**What to work on**: What appears from the first line of the data below through the line containing "common name: red deer", both included, should be copied exactly, and nothing else.

Records excerpted from a collection:
___
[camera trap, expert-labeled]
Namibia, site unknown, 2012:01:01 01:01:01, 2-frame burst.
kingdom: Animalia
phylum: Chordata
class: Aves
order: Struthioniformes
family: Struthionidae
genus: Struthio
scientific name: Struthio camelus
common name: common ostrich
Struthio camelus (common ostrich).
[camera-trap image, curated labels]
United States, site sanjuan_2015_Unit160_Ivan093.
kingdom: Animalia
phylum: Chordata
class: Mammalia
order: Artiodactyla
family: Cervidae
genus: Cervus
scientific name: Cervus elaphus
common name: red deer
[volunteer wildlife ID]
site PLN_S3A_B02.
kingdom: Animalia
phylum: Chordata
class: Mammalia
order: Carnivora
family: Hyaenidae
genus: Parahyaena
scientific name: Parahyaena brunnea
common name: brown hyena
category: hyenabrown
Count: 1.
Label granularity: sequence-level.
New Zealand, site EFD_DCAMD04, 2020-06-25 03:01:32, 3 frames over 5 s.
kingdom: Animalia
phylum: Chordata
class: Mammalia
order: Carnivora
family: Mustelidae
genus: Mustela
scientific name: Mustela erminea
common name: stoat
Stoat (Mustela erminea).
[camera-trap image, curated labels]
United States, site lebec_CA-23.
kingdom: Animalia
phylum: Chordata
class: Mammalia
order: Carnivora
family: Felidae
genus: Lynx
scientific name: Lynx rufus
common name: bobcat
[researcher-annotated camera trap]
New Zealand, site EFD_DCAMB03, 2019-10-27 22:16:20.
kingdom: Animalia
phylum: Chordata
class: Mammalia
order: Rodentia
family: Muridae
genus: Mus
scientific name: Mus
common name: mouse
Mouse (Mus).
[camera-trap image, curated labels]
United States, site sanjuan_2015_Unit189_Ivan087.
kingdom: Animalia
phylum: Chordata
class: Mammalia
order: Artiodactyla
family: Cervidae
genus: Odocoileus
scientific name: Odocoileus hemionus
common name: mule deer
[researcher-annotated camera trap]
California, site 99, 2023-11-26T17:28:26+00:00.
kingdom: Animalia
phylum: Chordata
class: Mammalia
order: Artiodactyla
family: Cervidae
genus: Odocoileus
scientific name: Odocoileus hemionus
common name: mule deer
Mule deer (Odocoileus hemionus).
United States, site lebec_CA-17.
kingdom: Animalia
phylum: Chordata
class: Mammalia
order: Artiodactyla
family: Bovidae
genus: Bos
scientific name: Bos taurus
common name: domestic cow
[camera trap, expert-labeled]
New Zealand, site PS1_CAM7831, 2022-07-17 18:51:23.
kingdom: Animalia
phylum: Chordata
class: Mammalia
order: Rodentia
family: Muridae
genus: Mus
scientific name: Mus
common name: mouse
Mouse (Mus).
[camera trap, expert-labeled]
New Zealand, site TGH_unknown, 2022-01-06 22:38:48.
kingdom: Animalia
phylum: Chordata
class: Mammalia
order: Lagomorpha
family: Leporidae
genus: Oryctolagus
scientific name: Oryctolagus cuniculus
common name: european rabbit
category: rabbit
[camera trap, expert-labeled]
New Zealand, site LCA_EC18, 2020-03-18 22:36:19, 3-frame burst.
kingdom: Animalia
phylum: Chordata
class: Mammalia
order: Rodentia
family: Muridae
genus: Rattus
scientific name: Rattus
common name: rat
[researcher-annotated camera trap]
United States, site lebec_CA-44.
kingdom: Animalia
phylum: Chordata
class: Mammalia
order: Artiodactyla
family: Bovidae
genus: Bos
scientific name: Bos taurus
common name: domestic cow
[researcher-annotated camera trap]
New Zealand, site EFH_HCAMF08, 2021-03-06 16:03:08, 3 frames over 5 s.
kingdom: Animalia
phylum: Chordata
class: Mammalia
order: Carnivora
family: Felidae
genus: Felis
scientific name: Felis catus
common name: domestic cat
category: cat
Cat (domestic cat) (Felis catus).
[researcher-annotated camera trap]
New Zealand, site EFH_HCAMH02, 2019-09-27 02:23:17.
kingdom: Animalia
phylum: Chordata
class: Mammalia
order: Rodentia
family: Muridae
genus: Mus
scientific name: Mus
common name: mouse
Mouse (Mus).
___
**Solution for this exercise**:
[camera trap, expert-labeled]
Namibia, site unknown, 2012:01:01 01:01:01, 2-frame burst.
kingdom: Animalia
phylum: Chordata
class: Aves
order: Struthioniformes
family: Struthionidae
genus: Struthio
scientific name: Struthio camelus
common name: common ostrich
Struthio camelus (common ostrich).
[camera-trap image, curated labels]
United States, site sanjuan_2015_Unit160_Ivan093.
kingdom: Animalia
phylum: Chordata
class: Mammalia
order: Artiodactyla
family: Cervidae
genus: Cervus
scientific name: Cervus elaphus
common name: red deer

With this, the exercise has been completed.